Cette transformation aura toutefois un coût. Celui-ci pourrait atteindre jusqu’à 1400 milliards de dollars d’investissements cumulés. Le « fardeau [sera supporté] à la fois par les transporteurs et les fournisseurs d’énergie et, en fin de compte, par les chargeurs et utilisateurs finaux, » note le consultant. Alix Partner estime, par ailleurs, dans son document, que les émissions de CO2 du transport maritime par conteneurs ont atteint 230 millions de tonnes en 2023 (sur un total d’environ un milliard de tonnes pour le transport maritime). Loin de décliner, ces émissions ont, en fait, continué de croître… et éloignent donc le secteur d’une réduction de 20% de ses émissions d’ici à 2030. Fixé par l’IMO, cet objectif a été repris par l’Union européenne qui a partiellement intégré depuis janvier 2024 le maritime dans son système de quotas d’émissions, quel que soit le pavillon de bateaux navigants dans ses eaux.En attendant, à court terme, les émissions du shipping par conteneur vont encore augmenter fortement en 2024, pointe Alixpartners. Cela est le résultat de la croissance du trafic (+3,7% cette année, selon le consultant Clarksons) mais aussi des désordres géopolitiques. Le détournement des routes maritimes empruntant la mer Rouge et le canal de Suez, du fait des troubles sécuritaires (rebelles Houthis), génère un accroissement des parcours de 30% en moyenne, selon Alix Partner.
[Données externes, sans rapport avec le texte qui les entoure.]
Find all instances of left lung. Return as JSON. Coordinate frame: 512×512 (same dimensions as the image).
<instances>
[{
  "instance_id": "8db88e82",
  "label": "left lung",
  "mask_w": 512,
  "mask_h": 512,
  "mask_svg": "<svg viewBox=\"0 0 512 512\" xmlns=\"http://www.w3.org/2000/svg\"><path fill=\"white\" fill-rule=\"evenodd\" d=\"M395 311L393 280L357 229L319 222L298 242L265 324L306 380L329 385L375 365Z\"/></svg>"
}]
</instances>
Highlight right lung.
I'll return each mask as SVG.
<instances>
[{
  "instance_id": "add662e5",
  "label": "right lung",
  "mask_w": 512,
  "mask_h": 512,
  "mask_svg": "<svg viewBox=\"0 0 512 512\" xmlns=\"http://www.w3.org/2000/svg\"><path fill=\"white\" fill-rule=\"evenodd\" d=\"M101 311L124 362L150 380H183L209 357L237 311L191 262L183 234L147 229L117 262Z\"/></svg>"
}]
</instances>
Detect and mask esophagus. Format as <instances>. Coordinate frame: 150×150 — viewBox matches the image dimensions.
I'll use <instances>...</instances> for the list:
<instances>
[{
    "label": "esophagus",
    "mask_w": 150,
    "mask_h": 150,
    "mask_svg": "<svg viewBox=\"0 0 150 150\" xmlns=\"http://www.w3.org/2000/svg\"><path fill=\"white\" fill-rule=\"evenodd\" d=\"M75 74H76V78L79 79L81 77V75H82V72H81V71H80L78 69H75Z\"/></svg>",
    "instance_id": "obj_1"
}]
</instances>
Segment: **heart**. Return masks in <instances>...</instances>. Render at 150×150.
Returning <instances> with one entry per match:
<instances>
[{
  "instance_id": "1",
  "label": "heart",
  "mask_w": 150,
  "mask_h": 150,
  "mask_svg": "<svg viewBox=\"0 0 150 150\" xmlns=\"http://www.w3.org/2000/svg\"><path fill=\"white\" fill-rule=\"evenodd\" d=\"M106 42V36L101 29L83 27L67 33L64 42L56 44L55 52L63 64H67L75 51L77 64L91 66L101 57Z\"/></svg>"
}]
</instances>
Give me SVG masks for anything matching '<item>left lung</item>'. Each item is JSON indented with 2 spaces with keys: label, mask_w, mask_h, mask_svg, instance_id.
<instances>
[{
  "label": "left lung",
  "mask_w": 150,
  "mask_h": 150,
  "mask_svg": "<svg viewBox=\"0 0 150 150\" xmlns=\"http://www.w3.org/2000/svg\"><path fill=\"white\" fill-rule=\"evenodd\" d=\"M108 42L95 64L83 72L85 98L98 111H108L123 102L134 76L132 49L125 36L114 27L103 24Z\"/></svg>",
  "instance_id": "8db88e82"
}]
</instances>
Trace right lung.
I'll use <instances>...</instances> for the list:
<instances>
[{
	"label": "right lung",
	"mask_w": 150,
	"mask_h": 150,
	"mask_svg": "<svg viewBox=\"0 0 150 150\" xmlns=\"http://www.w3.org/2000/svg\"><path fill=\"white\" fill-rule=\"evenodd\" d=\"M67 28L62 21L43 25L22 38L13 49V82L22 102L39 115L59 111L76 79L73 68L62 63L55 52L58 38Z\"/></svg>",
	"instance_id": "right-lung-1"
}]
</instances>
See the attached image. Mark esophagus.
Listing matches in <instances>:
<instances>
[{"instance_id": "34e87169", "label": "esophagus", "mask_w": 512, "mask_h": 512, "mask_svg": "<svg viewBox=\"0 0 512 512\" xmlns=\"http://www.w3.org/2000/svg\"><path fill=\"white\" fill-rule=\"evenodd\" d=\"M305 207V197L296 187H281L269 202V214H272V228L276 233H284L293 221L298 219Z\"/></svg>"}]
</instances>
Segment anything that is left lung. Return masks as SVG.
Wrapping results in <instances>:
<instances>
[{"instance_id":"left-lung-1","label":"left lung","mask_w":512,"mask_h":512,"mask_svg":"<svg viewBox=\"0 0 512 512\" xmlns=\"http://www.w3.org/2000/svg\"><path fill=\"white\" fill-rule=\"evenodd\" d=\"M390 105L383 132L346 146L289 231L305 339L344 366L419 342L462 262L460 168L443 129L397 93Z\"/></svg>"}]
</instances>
Pour autant, la transformation du secteur est bel et bien lancée. À titre d’illustration, Maersk, qui s’est fixé un objectif de zéro émission nette pour 2040, a annoncé début 2023 avoir commandé six nouveaux porte-conteneurs bi-carburant pouvant être propulsés au méthanol vert. Construits par Hyundai Heavy Industries, ces navires auront une capacité de 17 000 EVP et remplaceront certaines capacités existantes de la flotte Maersk. Cette commande livrable en 2025 porte à 19 le nombre de navires commandés par Maersk équipés de moteurs bi-carburant, y compris le Laura Maersk lancé l’an dernier (photo). Une fois en activité, l’ensemble de ces bateaux « verts » doivent générer une économie d’émissions de CO2 d’environ 2,3 millions de tonnes par an, estime Maersk. Selon l’armateur danois, le coût d’investissement dans ces navires est 8 à 12 % supérieur aux navires conventionnels, mais ce différentiel de prix tend à se réduire. De son côté, CMA CGM a indiqué l’an dernier avoir en commande 24 navires au méthanol, notamment chez Cosco en Corée du Sud et Dalian Shipbuilding Industry Changxingdao Shipyard en Chine.